A minimalistic daemon providing a partitioned log message bus.
The aim of this project is to provide a lightweight alternative to existing log-based message brokers such as Apache Kafka, Amazon Kinesis Streams, or Twitter's DistributedLog. At this stage of the project we explicitly aim to support only a subset of the features of those enterprise systems, which should make it easier to understand, get started, deploy, and operate.
The main features we are aiming for are:
- topic-based publish/subscribe messaging system
- persistent, partitioned storage of messages on a local filesystem
- configurable pattern matching rules define which topics go into which files
- files may be auto-rotated at a configurable UTC offset and/or if exceeding a size limit
- opaque message payloads with a minimal set of properties to support filtering and observability
- timestamps: client-specified event and transmit times, server-filled reception time; all three with nanosecond granularity
- tags: an associative array (string keys, string values); for offline filtering
- size: payload size; for observability
- in a single stream, subscribers may subscribe to multiple topics via pattern matching
- subscribers may start from a previous position in the history of a topic
- language-agnostic protocol definition
To keep the system simple we explicitly do not aim to support enterprise features such as:
- replication
- sharding
- the server spawns one thread for each subscription and each publishing channel
- each subscription
- forwards the last known messages matching the subscription pattern to the subscriber
- sets up a queue and forwards incoming messages to the subscriber (taking care to avoid race conditions)
- when a message is published it is pushed down all matching queues
- persistent storage is handled via the same mechanism: for each configured partition, a queue is setup with an associated writer thread
To limit process resources, a bounded thread pool is used. Since both publishers and subscribers may be long-lived processes, the size of the thread pool limits the maximum number of topics the server may handle.
The latest version of protobus-server is published on the Python package index. You may use pip3
to install or upgrade to the latest version:
pip3 install --user --upgrade protobus-server
If the location of the protobus-server
executable is not in your shell's PATH
environment variable, pip
will emit a warning informing you where it has been installed. You can either launch protobus-server
using its full path or add the parent bin
directory to PATH
.
protobus-server
may be started with the following arguments:
-h, --help show this help message and exit
--log-level {DEBUG,INFO,WARNING,ERROR,CRITICAL}
--address ADDRESS:PORT
bind on ADDRESS and listen for gRPC connections on PORT; if ADDRESS is omitted, listen on all interfaces (default: listen on port 42000 on local interfaces)
--store-root PATH use PATH for the destination of the persistent data store; PATH is considered relative to the current working directory (which is also the default destination)
--store-pattern FILE_PREFIX:TOPIC_REGEX [FILE_PREFIX:TOPIC_REGEX ...]
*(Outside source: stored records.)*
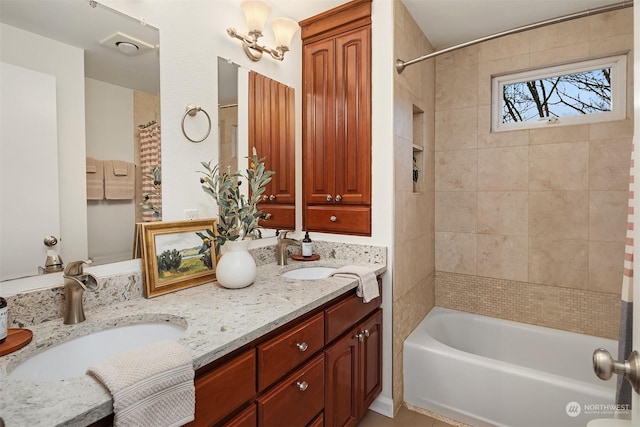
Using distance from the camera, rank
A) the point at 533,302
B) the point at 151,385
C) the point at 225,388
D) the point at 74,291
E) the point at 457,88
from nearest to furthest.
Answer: the point at 151,385
the point at 225,388
the point at 74,291
the point at 533,302
the point at 457,88

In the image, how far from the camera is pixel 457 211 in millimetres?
2619

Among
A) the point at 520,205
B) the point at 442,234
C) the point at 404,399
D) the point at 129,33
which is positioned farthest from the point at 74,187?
the point at 520,205

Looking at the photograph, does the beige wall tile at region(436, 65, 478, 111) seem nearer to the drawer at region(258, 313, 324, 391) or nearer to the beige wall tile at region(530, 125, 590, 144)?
the beige wall tile at region(530, 125, 590, 144)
store topics matching the regular expression into a file with the given prefix (default: one file per topic); any occurence of {topic} in FILE_PREFIX will be
replaced with the actual message topic; the argument may be specified multiple times
--max-threads N serve up to N channels; this limits the active publishers, subscriptions, and file writers (default: 101)
The project is currently in a prototyping stage. The following choices have been made to minimise effort to reach an MVP:
- Google Protocol Buffers as serialisation framework (even though it adds considerable allocation overhead by design)
- gRPC as transport protocol (even though its HTTP transport adds considerable overhead and complexity)
- Python 3 as implementation language (even though its current gRPC implementation lacks parallelism)
The combination of these choices will likely limit the performance of the MVP to the order of 10,000 messages/s. For all of these technologies, more efficient alternatives exist—at a later stage, these will be considered.